:: DATA UNDER STUDY ::

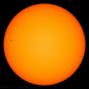 [Photo courtesy of NASA SDO/HMI]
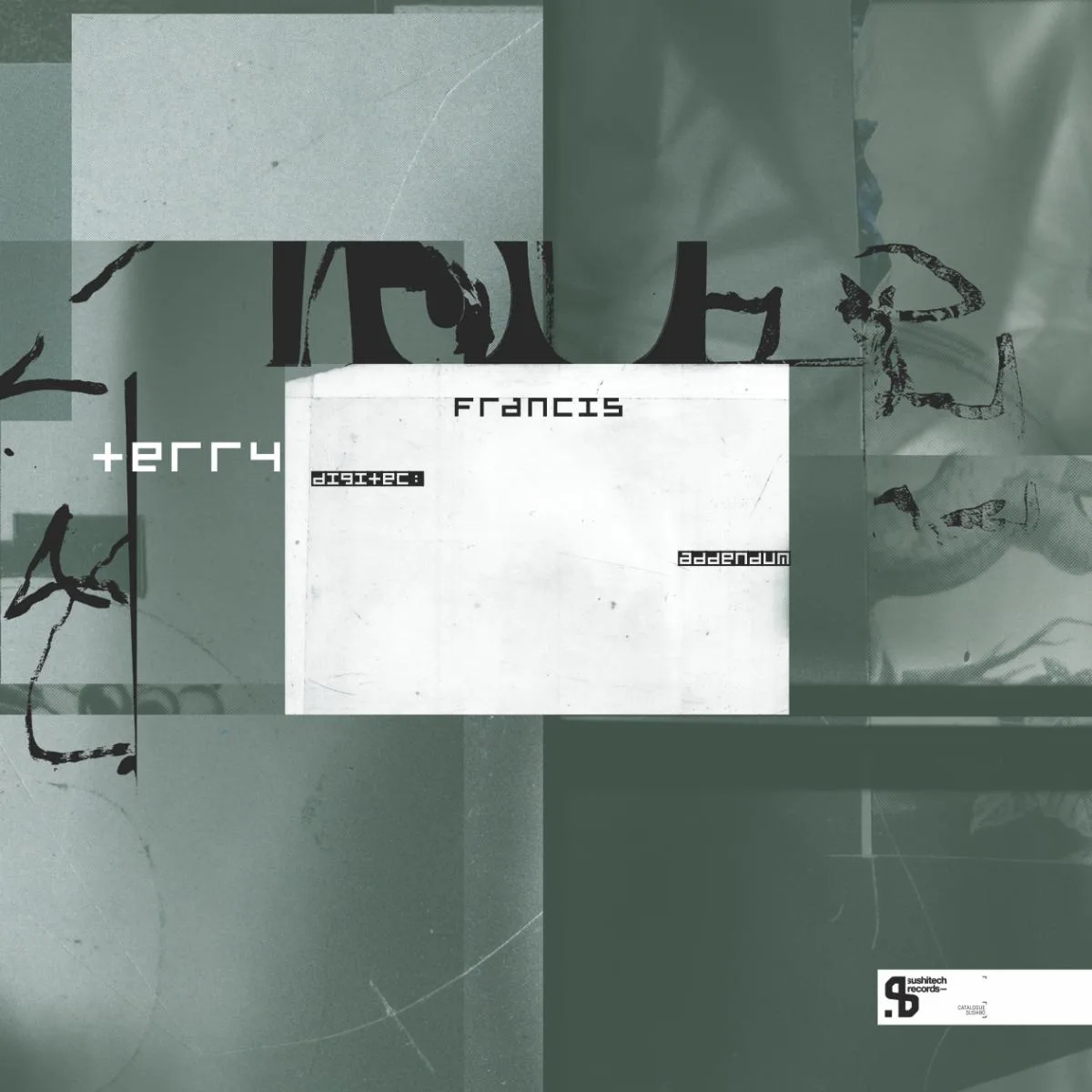 Terry Francis — Digitec: Addendum
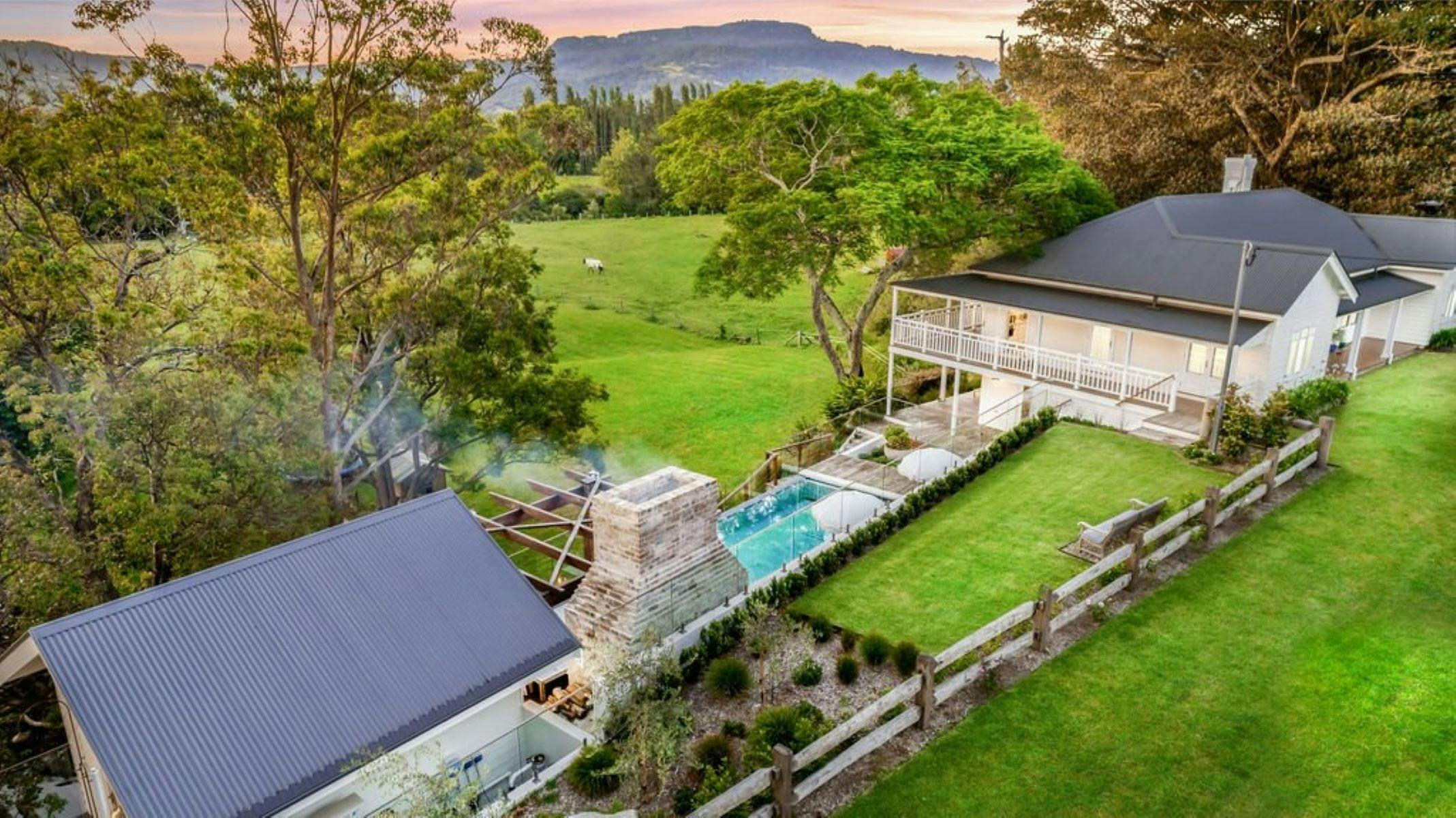 Torrente - The home’s thoughtful layout ensures every guest finds their own perfect space to unwind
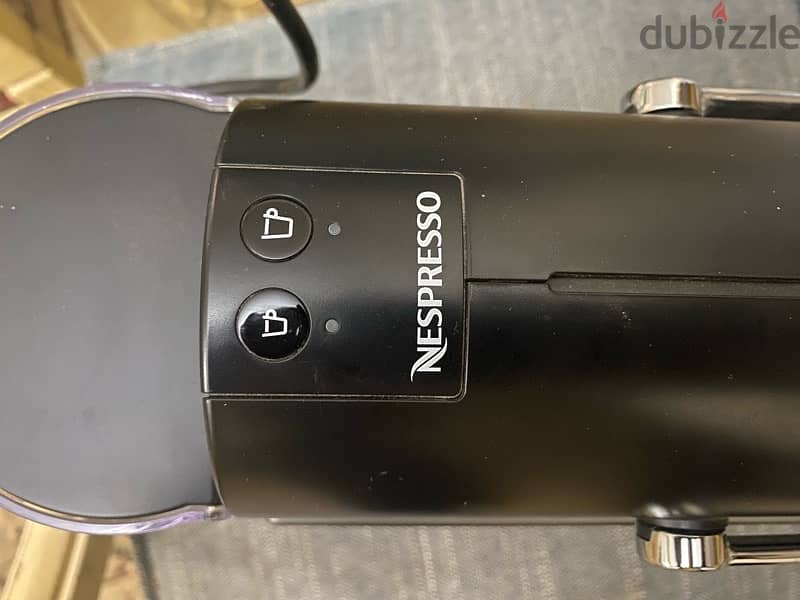 ماكينة قهوة  nespresso 3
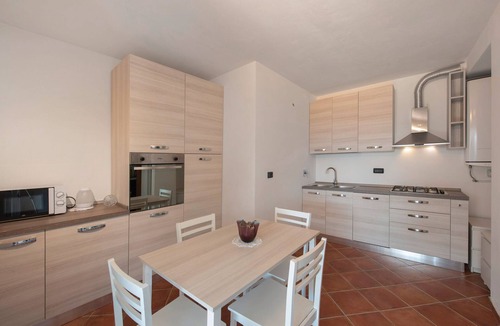 Rocca Grimalda Apartment | Apartment 'Nel Cuore Del Monferrato' with Shared Terrace and Private Garden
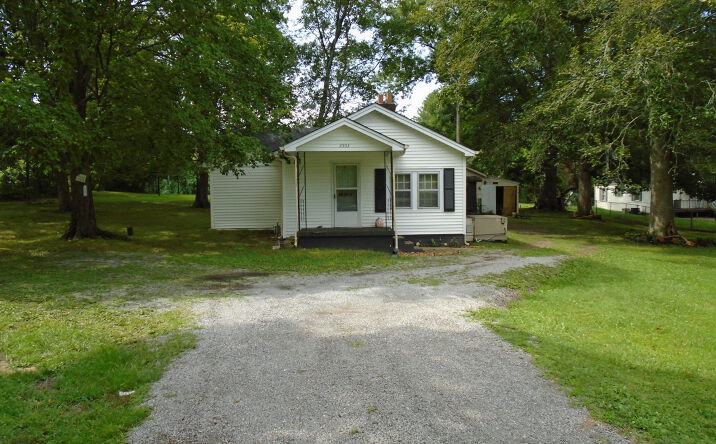 Pictures of Special Purpose property located at 2503 Memorial Blvd, Springfield, TN 37172 for sales - image #1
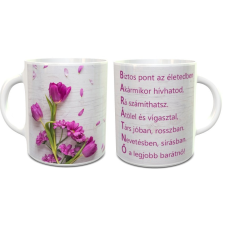  Bögre barátnőnek - Ajándék barátnőnek bögrék, csészék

:::

Rewrite every line of the listing above with each "Apartment" changed to "Flat" and nothing else altered. Leave the pictures out.

 [Photo courtesy of NASA SDO/HMI]
 Terry Francis — Digitec: Addendum
 Torrente - The home’s thoughtful layout ensures every guest finds their own perfect space to unwind
 ماكينة قهوة  nespresso 3
 Rocca Grimalda Flat | Flat 'Nel Cuore Del Monferrato' with Shared Terrace and Private Garden
 Pictures of Special Purpose property located at 2503 Memorial Blvd, Springfield, TN 37172 for sales - image #1
  Bögre barátnőnek - Ajándék barátnőnek bögrék, csészék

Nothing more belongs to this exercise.